= Réseau Sentinelles =

Volunteer clinical org
The Réseau Sentinelles or the French GPs' Sentinelles Network is a network of 1 314 volunteer general practitioners and 116 pediatricians, working throughout the metropolitan regions of France (respectively 2.1% and 4.3% of the total general practitioners and pediatricians in these regions). Its goal is to provide clinical surveillance in France for 10 health indicators. This network, created in November 1984 by Professor Alain-Jacques Valleron, is regulated under the auspices of the mixed research unit U1136 of Inserm and Sorbonne University.

==Continuous surveillance of 10 health indicators==
This national system of clinical surveillance collects real-time epidemiological data, originating from the participating general practitioners, to be used in analysis, forecasting and redistribution. It is also a part of the surveillance warning system directed by French national agency of public health (Santé publique France) (receiving the CNIL's favorable recommendation n°471 393).
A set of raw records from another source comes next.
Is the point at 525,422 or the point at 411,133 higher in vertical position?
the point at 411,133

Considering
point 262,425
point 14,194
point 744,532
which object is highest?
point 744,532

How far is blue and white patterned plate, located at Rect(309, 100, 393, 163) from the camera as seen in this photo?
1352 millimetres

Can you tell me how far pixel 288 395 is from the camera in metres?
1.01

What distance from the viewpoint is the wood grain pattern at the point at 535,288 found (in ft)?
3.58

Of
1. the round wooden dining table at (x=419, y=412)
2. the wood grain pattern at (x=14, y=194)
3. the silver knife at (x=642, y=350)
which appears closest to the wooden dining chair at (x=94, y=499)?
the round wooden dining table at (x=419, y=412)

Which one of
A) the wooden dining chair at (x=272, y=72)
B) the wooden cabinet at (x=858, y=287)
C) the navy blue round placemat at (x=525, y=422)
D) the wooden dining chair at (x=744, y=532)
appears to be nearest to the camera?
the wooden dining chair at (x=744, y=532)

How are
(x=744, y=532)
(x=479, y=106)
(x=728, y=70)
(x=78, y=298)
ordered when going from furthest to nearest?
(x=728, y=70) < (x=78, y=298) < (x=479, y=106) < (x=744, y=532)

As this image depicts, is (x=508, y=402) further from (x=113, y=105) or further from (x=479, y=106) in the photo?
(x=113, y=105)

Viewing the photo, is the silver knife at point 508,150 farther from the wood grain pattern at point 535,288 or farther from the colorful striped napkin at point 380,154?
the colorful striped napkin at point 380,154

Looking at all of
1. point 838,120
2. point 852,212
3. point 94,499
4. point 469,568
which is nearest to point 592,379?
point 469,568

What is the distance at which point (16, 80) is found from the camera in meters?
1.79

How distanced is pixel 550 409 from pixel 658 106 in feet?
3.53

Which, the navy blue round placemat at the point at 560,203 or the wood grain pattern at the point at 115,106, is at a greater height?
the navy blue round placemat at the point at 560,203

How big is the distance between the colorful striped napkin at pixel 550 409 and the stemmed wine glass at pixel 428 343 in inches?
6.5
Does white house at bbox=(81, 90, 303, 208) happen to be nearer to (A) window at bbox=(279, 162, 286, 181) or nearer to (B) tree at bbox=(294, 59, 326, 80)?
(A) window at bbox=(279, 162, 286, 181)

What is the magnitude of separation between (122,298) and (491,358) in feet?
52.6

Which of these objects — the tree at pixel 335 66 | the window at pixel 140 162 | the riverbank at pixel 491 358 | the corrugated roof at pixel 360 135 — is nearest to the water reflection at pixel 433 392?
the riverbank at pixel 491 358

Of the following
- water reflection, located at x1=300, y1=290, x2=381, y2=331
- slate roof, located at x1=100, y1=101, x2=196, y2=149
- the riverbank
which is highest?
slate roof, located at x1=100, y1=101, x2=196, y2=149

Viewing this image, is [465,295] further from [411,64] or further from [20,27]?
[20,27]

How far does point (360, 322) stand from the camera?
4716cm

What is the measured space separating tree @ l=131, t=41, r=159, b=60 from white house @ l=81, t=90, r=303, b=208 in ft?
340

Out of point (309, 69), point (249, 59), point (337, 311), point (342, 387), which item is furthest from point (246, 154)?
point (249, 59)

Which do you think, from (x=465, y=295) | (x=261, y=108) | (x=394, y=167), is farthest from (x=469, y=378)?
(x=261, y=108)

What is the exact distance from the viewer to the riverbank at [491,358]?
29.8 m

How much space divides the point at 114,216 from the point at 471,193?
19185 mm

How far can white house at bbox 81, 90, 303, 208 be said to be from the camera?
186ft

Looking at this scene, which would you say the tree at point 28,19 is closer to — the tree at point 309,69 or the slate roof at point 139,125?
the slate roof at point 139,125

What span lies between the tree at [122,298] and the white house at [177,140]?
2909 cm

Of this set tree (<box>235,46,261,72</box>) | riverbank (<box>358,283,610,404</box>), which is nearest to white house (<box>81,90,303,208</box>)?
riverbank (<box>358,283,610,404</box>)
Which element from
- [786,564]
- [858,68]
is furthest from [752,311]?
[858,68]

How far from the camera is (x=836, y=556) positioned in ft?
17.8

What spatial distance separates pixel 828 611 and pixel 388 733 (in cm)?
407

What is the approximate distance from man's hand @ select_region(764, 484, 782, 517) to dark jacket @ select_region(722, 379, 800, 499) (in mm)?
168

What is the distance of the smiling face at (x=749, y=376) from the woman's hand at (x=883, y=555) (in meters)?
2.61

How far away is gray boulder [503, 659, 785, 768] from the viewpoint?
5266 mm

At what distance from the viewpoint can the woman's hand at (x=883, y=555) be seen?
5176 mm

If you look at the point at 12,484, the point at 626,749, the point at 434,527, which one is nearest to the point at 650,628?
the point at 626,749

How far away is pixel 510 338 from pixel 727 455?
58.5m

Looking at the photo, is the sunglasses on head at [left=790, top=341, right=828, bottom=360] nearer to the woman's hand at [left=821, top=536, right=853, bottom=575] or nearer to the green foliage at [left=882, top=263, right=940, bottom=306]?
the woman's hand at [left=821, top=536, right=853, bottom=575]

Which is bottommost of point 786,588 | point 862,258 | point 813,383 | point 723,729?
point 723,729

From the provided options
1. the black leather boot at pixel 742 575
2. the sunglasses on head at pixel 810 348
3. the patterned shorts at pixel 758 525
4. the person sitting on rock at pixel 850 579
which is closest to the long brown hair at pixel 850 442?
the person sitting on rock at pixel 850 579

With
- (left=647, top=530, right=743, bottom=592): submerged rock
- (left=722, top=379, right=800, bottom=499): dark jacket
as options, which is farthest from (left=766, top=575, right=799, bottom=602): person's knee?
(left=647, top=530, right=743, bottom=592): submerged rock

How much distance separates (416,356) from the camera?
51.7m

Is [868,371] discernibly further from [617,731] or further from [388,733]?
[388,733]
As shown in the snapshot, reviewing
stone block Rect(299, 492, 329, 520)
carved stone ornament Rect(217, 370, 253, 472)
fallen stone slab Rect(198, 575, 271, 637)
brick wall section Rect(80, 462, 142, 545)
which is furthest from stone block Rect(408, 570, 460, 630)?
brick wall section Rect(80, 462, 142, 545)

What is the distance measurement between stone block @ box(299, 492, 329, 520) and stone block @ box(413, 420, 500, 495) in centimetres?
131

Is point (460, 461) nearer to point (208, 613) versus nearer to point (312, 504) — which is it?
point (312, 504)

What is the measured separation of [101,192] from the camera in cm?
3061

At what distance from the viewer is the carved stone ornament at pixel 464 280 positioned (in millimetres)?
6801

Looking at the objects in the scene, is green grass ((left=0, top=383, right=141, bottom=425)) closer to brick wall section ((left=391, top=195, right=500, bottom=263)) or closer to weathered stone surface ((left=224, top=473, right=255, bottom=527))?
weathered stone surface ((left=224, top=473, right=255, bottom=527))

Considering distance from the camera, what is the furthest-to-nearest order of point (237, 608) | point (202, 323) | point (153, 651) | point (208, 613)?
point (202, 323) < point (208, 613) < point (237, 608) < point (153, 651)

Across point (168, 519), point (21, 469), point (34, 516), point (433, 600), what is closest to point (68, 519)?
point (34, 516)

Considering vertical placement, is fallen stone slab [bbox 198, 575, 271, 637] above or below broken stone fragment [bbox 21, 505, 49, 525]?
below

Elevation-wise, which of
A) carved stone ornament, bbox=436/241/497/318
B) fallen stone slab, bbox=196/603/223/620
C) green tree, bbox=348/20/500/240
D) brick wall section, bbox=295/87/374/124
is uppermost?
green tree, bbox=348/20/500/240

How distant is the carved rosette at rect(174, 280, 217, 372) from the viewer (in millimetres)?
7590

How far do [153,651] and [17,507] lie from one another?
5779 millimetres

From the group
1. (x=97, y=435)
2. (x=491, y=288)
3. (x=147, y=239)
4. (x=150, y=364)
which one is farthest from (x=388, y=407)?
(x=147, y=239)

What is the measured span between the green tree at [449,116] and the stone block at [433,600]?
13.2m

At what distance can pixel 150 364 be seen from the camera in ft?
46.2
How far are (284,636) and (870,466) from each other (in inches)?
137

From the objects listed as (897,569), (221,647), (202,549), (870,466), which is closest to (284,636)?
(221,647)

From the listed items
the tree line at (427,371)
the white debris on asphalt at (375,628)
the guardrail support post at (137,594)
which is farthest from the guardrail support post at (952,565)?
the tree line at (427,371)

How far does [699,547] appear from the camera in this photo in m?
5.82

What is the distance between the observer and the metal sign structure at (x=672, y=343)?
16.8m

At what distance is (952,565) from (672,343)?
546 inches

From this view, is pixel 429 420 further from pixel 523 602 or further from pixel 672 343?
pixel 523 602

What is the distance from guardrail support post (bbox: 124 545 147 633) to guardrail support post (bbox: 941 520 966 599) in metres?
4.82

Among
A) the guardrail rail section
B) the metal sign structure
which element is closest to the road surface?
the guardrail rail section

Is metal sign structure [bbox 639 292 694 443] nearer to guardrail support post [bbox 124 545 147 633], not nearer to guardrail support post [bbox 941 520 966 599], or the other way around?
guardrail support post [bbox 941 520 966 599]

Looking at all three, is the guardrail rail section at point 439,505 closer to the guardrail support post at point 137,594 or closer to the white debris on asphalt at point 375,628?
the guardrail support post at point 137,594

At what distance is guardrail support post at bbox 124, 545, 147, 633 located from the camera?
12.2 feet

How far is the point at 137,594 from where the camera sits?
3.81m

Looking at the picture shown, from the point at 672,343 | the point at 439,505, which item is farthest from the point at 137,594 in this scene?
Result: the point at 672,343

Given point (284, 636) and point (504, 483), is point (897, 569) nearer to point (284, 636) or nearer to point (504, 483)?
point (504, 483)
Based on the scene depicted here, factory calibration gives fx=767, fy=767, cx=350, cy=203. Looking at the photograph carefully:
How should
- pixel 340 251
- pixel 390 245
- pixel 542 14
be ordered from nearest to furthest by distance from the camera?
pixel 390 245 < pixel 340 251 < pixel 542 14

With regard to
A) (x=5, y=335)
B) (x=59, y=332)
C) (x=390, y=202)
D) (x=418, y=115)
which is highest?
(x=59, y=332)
The 10 health indicators surveyed are 9 infectious diseases:
- Influenza-like illness (ILI) since 1984,
- Male urethritis since 1984
- Mumps since 1985,
- Acute diarrhea (gastroenteritis) since 1990,
- Varicella zoster since 1990,
- Herpes zoster since 2004,
- Lyme disease since 209
- Pertussis since 2017
- Acute respiratory infection since 2017

and 1 non infectious diseases:
- Suicide and attempted suicide since 1997

The surveillance system detects, alerts, and predicts future regional and national epidemics specifically for influenza, gastroenteritis and Varicella zoster.
The patient de-identified data is obtained via Internet by the Sentinelles doctors and directly streamed into a Geographic information system (GIS) database. A weekly report, called Sentiweb-Hebdo, is edited every Tuesday on the home webpage of the Sentinelle Network and is emailed to more than 10000 subscribers, including members of the national media. An annual report of the number of cases reported is also edited using the surveillance data. These reports are available for online viewing, and can be accessed on the Sentinelles home webpage in the section titled "documentation/bilans annuels" (or "annual reports and totals").

==Scientific research==

The data provided by the Sentinelles Network had provided research in the following domains:
- Models of detection and alert systems (Serfling regression methods, Costagliola D. and coll ., Am. J. Public Health, on 1991)
- Prediction models of epidemics involving different geographical levels ("Method of analogues", ).

==Field epidemiology==
Epidemiological inquiries are regularly performed among the Sentinelles doctors. Their purpose is to maintain the ethical conduct of epidemiological research developed by the "Association des épidémiogistes de langue française", or the Association of Epidemiologists of the French Language. The order of each inquiry is prespecified in a written protocol. The inquiries are then summarized in a final report and submitted per protocol to the internal auditors to assure their quality. All reports thus far have received a favorable recommendation by the CNIL (n°471 393). The results of these inquiries are available online and can be accessed via the Sentinelle home webpage in the section "documentation/enquêtes ponctuelles" (or "regular inquiry documentation").

The first network of sentinel general practitioners was created in Guadeloupe in 1983, followed by those in Martinique and Guyana. The objective of these networks is to monitor pathologies considered to be priorities, in particular: dengue fever, chikungunya, Zika, influenza, bronchiolitis, acute gastroenteritis, chickenpox and conjunctivitis.